Management explained that the main objective of the listing is to achieve higher market penetratio­n into China's huge consumer food market. The listing would position Wilmar as a local consumer food player, allowing it to expand more aggressive­ly and possibly receive more favourable local support/treatment.

“Although no timeline was guided, we believe management would endeavour to expedite the process and actualise it by endFY19 or early-FY20,” said analysts at Kenanga Investment Bank Bhd yesterday. “We are positive on this as it potentiall­y offers valuation boost for Wilmar, and special dividends for PPB Group.”

For Wilmar, the research firm estimated that this would likely mean a significan­t valuation boost as the company is only trading at a FY19E price earnings ratio of 12.9 times against Shanghaili­sted consumer companies such as Foshan Haitian Flavouring & Food Co at 41.6 times, Inner Mongolia Yili Industrial Group at 21.5 times and New Hope Liuhe at 20 times.

“We understand that circa 70 per cent of Wilmar's earnings comes from China, of which about half is from its consumer business,” Kenanga Research said. “Assuming its China business is valued at 20 times while the remaining 30 per centof Wilmar's business continues to be valued at 12.9 times, the listing could boost Singapore-listed Wilmar's fair value to S$4.19 per share, a 29 per cent upside from current price of S$3.26 per share.

“For PPB Group, however, the benefit of the listing is more likely to come in the form of special dividends from Wilmar, although we are uncertain about the quantum at this juncture.”

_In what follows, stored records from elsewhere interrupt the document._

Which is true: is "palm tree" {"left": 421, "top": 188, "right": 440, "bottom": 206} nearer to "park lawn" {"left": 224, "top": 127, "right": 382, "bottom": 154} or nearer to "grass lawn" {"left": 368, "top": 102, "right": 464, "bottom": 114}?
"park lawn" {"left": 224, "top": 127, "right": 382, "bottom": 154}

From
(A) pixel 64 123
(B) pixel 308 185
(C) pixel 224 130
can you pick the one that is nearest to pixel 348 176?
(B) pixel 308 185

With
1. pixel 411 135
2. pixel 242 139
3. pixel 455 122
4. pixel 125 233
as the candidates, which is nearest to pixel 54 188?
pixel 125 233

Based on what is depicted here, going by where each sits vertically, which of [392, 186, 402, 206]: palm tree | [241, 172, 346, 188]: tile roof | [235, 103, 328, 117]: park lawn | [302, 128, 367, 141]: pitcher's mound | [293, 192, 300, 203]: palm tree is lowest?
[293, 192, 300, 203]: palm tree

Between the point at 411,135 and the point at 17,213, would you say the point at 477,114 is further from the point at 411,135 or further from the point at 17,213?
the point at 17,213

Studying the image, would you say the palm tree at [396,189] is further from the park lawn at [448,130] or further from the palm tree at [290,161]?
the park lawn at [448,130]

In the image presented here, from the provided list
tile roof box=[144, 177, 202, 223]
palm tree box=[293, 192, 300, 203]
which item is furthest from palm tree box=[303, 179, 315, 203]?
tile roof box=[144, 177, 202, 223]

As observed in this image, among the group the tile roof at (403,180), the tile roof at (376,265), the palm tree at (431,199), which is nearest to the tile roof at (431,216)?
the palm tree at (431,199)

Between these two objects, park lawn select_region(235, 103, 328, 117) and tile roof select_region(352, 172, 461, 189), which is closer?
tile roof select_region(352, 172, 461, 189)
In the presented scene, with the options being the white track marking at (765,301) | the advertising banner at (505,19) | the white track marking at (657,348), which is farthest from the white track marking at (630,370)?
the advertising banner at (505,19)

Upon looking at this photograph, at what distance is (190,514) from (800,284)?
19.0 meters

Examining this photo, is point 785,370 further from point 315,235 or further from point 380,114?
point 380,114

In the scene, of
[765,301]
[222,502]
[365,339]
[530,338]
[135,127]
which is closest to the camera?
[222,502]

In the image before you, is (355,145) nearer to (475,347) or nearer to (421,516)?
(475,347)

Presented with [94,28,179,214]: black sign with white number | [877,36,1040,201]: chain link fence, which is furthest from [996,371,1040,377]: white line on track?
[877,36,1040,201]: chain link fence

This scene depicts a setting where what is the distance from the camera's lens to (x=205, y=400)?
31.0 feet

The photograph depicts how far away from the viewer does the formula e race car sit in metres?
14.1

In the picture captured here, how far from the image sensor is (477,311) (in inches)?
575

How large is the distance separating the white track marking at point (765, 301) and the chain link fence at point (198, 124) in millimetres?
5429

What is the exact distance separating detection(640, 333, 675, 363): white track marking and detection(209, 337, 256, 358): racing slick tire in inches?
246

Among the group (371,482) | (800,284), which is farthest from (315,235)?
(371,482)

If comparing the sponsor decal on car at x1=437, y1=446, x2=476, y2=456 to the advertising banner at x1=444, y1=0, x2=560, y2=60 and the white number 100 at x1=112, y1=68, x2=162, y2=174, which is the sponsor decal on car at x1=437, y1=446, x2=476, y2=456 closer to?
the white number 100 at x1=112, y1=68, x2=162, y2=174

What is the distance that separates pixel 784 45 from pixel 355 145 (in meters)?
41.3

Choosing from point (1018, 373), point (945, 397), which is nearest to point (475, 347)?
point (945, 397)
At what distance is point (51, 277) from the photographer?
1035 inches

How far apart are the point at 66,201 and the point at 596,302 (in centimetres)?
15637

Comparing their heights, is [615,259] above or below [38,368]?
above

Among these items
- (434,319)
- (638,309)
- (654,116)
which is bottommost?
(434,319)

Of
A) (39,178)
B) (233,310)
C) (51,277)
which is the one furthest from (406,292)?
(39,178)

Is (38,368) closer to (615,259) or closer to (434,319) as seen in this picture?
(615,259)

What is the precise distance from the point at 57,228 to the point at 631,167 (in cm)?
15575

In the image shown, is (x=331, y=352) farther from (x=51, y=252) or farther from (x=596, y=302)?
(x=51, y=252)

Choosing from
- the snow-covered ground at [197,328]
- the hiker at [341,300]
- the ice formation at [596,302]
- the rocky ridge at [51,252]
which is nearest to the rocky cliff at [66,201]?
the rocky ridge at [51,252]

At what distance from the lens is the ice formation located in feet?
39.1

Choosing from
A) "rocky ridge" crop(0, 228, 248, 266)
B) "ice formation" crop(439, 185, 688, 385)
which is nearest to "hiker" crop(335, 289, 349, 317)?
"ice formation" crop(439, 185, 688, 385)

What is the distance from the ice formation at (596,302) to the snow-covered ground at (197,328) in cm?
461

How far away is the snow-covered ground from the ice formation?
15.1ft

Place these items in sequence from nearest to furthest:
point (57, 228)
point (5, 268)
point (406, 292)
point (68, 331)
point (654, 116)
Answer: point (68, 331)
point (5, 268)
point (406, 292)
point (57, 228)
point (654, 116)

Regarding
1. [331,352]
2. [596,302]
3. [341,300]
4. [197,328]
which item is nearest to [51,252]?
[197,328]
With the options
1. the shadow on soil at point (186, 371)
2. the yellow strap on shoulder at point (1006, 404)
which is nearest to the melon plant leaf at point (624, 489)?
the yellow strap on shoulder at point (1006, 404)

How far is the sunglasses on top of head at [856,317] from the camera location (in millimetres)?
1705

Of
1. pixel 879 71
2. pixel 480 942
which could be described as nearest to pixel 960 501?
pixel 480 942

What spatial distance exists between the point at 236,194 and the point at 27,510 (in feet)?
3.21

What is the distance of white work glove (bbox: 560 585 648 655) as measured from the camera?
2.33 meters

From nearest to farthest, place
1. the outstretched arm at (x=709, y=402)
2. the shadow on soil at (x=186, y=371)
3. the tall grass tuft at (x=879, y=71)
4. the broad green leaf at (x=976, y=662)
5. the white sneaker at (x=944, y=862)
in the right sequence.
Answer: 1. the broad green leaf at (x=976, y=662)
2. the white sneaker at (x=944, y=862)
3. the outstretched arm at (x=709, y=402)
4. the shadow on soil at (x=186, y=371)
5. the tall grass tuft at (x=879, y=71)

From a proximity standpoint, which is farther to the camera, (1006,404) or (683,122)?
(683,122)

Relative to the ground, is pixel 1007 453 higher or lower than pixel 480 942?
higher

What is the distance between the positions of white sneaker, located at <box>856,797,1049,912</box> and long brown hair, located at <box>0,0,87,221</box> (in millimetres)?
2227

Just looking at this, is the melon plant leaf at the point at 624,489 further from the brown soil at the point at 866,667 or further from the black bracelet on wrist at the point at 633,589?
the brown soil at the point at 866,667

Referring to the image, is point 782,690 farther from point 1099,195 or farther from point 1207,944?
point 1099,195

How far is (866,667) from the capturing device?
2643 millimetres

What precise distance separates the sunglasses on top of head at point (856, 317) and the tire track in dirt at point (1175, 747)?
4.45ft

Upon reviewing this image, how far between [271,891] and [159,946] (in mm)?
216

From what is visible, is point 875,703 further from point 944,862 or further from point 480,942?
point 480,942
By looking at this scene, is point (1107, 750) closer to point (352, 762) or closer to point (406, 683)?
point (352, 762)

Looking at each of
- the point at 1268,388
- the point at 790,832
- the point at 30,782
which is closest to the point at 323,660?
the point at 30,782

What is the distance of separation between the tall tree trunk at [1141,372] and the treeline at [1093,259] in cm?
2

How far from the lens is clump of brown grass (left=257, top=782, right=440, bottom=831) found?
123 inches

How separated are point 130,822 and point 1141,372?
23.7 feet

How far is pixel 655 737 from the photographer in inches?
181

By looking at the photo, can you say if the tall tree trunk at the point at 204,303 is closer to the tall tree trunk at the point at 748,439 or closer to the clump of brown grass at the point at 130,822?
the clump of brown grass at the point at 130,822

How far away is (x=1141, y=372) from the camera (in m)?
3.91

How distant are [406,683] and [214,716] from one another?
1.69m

This came on the back of Wilmar's results for its fourth qwuarter of financial year 2018 (FY18) whereby management hinted that the company has locked in feedstocks at low prices since 4Q18, though details regarding the hedging terms/ duration were not disclosed.

This bodes well for its processing margins as selling prices have been trending up lately while some of its feedstock costs are fixed.

“As such, we believe the Tropical Oils (TO) would perform well in 1Q19. On the other hand, soybean crush margins have likely remained weak in recent months as the African swine fever outbreak in China continues to hurt feed meal demand,” the research firm said.

“For this reason, we believe the Oilseeds & Grains (O&G) segment could hit a soft patch in 1Q19 with both lower volume and crush margins, but we do not expect losses.”

Neverthele­ss, Kenanga Research said the situation is likely to improve in 2Q19 when Brazilian soybean crops enter the main harvesting month in March, replenishi­ng soybean supply and easing prices.

This would likely widen crush margins again, it said, though the significan­ce of the impact would only be felt in 2Q19.

“Overall, earnings are likely to soften sequential­ly. With Wilmar's sugar segment also entering a maintenanc­e season due to low crushing activities, we believe Wilmar's overall 1Q19 earnings would soften further quarter on quarter.”